▶ TASK A
Write out the entire news article on the Israeli prime minister's remarks about annexation and a Palestinian state exactly as it appears, word for word.

▶ DOCUMENT SEGMENT
Israeli prime minister made his comments ahead of a landmark visit to the United States this week

Michael Daventry is Jewish News’s foreign and broadcast editor

Naftali Bennet. Photo by Tomer Neuberg/Flash90
Naftali Bennet. Photo by Tomer Neuberg/Flash90

Israel’s prime minister has said his country will neither annex West Bank territory nor permit the formation of a Palestinian state in his two-year term.

Naftali Bennett, who succeeded Benjamin Netanyahu in June at the head of a left-right coalition, said there would be no peace deal during his time in office because he was focused on “finding the middle ground”.

The coalition, which is supported by eight political parties, includes an agreement to rotate the position of prime minister with Yair Lapid, currently the foreign minister, who will assume the role in August 2023.

Bennett, who spoke to the New York Times ahead of a meeting with US President Joe Biden this week, said his government aimed to “make dramatic breakthroughs in the economy. Its claim to fame will not be solving the 130-year-old conflict here in Israel.”

He continued: “This government will neither annex nor form a Palestinian state, everyone gets that. I’m prime minister of all Israelis, and what I’m doing now is finding the middle ground — how we can focus on what we agree upon.”

But he said construction activity would continue in existing West Bank settlements, a practice long opposed by the United States and other western countries.

He also rejected the idea that Jerusalem could be shared as the capital of Israel and a future state of Palestine.

“Jerusalem is the capital of Israel,” Bennett told the newspaper. “It’s not the capital of other nations.”

Bennett was expected to urge Biden to against renewing the United States’ nuclear deal with Iran.

▶ ENTRIES SUPPLIED
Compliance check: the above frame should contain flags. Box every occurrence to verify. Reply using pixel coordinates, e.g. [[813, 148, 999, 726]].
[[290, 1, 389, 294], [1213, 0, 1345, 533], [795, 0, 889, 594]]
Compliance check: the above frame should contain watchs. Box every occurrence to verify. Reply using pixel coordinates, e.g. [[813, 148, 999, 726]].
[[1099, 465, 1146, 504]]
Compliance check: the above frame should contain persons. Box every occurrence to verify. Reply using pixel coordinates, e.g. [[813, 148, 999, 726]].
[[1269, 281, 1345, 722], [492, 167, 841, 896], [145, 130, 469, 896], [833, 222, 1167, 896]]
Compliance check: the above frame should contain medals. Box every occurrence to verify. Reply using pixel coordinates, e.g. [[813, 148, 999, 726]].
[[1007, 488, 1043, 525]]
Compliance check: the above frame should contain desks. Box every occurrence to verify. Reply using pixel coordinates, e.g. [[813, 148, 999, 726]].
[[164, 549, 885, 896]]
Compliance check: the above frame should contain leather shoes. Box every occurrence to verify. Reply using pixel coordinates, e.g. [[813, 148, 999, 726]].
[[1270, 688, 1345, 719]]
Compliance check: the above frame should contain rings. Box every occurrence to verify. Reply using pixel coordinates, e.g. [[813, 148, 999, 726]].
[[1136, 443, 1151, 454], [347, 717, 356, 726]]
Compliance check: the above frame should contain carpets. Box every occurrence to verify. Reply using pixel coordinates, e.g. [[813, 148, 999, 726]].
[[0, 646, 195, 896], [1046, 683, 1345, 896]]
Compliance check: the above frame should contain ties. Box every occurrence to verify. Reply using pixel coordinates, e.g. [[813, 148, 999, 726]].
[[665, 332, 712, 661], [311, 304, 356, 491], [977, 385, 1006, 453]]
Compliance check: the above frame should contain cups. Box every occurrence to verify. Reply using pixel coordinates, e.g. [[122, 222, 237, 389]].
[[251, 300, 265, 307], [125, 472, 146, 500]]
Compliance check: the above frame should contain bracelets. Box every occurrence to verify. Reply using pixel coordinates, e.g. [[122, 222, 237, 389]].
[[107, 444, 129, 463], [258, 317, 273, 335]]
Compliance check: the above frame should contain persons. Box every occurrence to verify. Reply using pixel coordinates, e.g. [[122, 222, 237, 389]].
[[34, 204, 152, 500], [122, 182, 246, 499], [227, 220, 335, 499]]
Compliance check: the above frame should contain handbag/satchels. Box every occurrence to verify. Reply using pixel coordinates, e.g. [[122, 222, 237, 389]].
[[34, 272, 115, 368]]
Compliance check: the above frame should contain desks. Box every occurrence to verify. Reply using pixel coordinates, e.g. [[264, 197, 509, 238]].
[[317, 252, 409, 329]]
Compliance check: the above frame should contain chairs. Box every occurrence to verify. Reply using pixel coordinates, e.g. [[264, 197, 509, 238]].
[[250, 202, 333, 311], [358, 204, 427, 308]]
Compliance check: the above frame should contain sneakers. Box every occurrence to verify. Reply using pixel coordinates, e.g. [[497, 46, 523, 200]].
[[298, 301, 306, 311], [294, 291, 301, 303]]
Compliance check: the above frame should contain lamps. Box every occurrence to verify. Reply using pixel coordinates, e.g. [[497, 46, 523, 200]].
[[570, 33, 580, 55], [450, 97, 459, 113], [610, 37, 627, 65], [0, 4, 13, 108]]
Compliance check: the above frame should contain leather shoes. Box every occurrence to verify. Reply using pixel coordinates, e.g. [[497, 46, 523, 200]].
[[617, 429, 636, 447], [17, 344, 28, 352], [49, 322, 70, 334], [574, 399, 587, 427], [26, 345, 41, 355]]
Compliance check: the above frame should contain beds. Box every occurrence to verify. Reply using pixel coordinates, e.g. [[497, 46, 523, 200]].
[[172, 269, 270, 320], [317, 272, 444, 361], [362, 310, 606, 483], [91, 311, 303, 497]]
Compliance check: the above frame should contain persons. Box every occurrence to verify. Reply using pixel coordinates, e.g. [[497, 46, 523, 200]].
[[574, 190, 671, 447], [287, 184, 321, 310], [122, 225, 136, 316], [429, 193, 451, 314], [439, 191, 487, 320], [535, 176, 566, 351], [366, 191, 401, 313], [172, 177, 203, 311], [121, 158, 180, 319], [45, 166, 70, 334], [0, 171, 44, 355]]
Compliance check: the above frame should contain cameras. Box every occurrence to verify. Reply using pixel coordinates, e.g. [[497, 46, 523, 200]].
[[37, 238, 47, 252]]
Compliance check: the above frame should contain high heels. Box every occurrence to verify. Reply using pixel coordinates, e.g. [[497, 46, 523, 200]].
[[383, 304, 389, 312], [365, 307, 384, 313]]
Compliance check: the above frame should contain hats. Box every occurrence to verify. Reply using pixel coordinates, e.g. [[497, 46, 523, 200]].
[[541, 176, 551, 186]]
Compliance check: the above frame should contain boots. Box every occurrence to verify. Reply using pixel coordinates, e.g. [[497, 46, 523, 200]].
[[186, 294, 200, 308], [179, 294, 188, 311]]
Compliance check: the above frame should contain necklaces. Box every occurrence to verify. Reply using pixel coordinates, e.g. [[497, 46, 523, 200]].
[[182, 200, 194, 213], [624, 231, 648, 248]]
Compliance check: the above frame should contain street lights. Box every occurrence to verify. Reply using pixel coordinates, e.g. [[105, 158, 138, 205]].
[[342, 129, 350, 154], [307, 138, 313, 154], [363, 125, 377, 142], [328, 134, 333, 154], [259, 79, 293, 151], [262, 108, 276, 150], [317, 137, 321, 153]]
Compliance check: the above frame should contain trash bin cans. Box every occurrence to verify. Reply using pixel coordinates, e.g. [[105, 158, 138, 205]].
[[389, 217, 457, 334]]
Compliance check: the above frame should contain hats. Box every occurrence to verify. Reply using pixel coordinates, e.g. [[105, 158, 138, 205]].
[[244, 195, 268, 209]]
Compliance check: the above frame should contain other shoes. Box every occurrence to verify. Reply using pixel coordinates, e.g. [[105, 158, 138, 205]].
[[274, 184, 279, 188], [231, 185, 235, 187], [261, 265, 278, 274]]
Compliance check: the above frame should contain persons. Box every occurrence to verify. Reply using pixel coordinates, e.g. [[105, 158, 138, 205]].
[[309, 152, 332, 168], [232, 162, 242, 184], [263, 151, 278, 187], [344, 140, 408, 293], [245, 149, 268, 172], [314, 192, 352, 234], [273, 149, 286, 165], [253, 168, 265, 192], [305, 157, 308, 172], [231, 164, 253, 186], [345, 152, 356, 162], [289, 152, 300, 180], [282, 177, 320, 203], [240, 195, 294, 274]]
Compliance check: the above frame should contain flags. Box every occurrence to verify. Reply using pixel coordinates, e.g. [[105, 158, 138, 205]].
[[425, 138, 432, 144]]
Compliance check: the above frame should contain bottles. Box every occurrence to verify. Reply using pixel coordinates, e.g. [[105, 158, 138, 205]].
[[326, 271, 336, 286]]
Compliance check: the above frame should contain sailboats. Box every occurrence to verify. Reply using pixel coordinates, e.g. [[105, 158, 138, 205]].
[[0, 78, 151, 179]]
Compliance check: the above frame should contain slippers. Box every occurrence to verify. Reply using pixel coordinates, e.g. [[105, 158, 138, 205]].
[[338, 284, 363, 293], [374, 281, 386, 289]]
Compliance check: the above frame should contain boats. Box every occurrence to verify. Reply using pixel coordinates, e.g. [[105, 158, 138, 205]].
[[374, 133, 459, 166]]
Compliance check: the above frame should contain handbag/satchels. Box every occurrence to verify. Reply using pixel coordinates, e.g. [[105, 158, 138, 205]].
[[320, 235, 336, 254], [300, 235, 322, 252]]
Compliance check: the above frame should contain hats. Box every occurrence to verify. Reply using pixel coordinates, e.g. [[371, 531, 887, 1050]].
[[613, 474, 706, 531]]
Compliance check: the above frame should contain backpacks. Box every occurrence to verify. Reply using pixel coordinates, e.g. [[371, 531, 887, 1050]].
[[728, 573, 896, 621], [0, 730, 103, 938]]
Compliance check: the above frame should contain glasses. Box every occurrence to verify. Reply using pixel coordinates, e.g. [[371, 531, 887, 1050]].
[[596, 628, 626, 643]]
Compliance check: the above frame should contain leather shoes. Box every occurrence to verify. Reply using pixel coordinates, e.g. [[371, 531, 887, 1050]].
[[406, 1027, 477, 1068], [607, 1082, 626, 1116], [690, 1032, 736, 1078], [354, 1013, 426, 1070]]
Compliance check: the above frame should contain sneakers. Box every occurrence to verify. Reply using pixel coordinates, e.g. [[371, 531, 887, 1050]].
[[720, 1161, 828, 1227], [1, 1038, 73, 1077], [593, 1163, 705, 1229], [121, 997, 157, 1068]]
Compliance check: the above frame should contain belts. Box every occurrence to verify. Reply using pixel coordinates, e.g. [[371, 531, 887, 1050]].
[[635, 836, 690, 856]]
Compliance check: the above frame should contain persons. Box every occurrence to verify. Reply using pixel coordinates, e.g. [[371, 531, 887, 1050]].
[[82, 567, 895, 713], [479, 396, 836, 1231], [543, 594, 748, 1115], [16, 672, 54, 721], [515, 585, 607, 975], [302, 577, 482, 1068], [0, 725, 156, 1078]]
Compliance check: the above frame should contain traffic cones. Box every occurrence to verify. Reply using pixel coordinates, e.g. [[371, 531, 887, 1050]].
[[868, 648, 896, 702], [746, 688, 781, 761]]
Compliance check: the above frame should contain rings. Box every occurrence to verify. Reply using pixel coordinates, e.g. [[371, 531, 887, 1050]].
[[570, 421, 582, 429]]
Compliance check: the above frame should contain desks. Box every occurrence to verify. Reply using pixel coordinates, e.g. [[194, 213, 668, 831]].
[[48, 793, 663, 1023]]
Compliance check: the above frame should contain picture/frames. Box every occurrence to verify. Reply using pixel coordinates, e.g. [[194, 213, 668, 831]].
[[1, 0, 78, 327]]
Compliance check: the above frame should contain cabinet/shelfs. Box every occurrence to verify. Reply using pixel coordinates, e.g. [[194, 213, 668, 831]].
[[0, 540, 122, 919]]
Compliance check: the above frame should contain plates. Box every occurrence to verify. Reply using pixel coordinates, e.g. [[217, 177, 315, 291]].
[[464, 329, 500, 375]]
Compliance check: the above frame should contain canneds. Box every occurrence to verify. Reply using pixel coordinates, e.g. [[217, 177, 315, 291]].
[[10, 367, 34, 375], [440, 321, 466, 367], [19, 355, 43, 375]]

▶ TASK B
Reproduce the entries verbatim, starting at the first entry and ending at the line that contains "[[1099, 465, 1146, 504]]", with both of those lines included.

▶ RESULT A
Israeli prime minister made his comments ahead of a landmark visit to the United States this week

Michael Daventry is Jewish News’s foreign and broadcast editor

Naftali Bennet. Photo by Tomer Neuberg/Flash90
Naftali Bennet. Photo by Tomer Neuberg/Flash90

Israel’s prime minister has said his country will neither annex West Bank territory nor permit the formation of a Palestinian state in his two-year term.

Naftali Bennett, who succeeded Benjamin Netanyahu in June at the head of a left-right coalition, said there would be no peace deal during his time in office because he was focused on “finding the middle ground”.

The coalition, which is supported by eight political parties, includes an agreement to rotate the position of prime minister with Yair Lapid, currently the foreign minister, who will assume the role in August 2023.

Bennett, who spoke to the New York Times ahead of a meeting with US President Joe Biden this week, said his government aimed to “make dramatic breakthroughs in the economy. Its claim to fame will not be solving the 130-year-old conflict here in Israel.”

He continued: “This government will neither annex nor form a Palestinian state, everyone gets that. I’m prime minister of all Israelis, and what I’m doing now is finding the middle ground — how we can focus on what we agree upon.”

But he said construction activity would continue in existing West Bank settlements, a practice long opposed by the United States and other western countries.

He also rejected the idea that Jerusalem could be shared as the capital of Israel and a future state of Palestine.

“Jerusalem is the capital of Israel,” Bennett told the newspaper. “It’s not the capital of other nations.”

Bennett was expected to urge Biden to against renewing the United States’ nuclear deal with Iran.

▶ RESULT B
Compliance check: the above frame should contain flags. Box every occurrence to verify. Reply using pixel coordinates, e.g. [[813, 148, 999, 726]].
[[290, 1, 389, 294], [1213, 0, 1345, 533], [795, 0, 889, 594]]
Compliance check: the above frame should contain watchs. Box every occurrence to verify. Reply using pixel coordinates, e.g. [[813, 148, 999, 726]].
[[1099, 465, 1146, 504]]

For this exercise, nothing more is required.